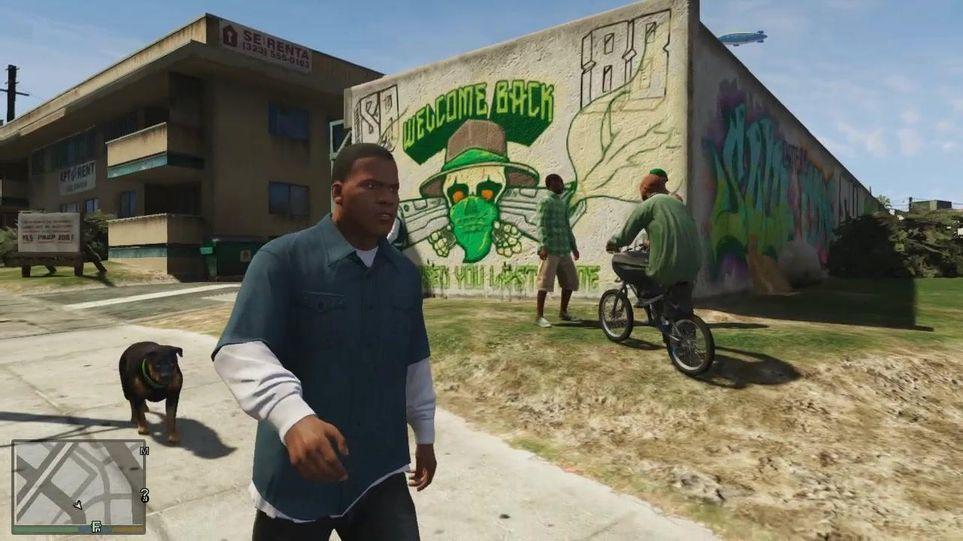 Franklin, personagem em GTA V, passeando pela rua junto com seu cachorro e um grupo de homens ao fundo na frente de um mural pichado.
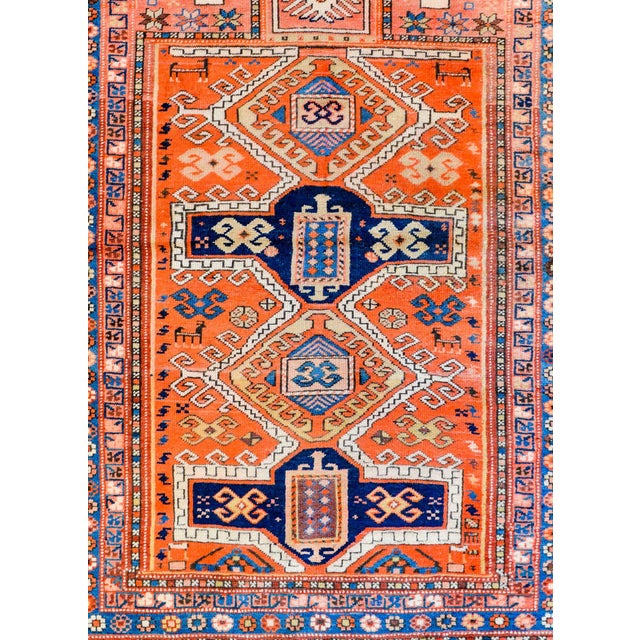 A wonderful early 20th century Persian Kazak prayer rug with four large stylized medallions with stylized flowers amidst a...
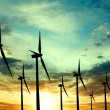 Stock Photo: Wind turbines farm at sunset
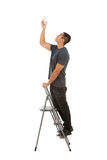 Man Climbing Stepladder To Replace Light Bulb Stock Photo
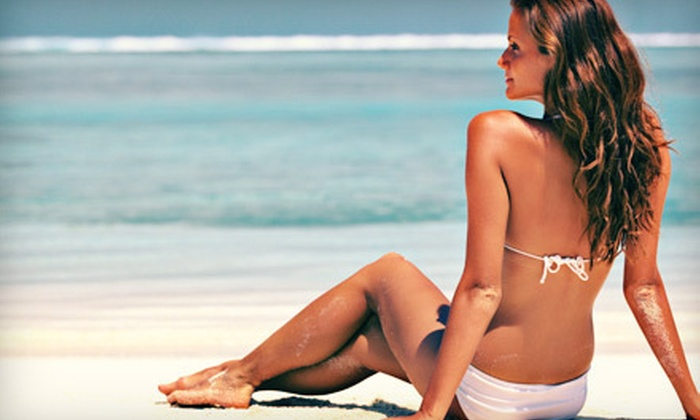 Tan Shadows - Multiple Locations: One, Three, or Five VersaSpa Spray Tans or Month of Unlimited Bed Tanning at Tan Shadows (Up to 63% Off)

• • • • •

• **EXERCISE**
Exact reproduction of the entries above is required, with pictures excluded.

• **RESPONSE TO THE TASK**
 Franklin, personagem em GTA V, passeando pela rua junto com seu cachorro e um grupo de homens ao fundo na frente de um mural pichado.
 A wonderful early 20th century Persian Kazak prayer rug with four large stylized medallions with stylized flowers amidst a...
 Stock Photo: Wind turbines farm at sunset
 Man Climbing Stepladder To Replace Light Bulb Stock Photo
 Tan Shadows - Multiple Locations: One, Three, or Five VersaSpa Spray Tans or Month of Unlimited Bed Tanning at Tan Shadows (Up to 63% Off)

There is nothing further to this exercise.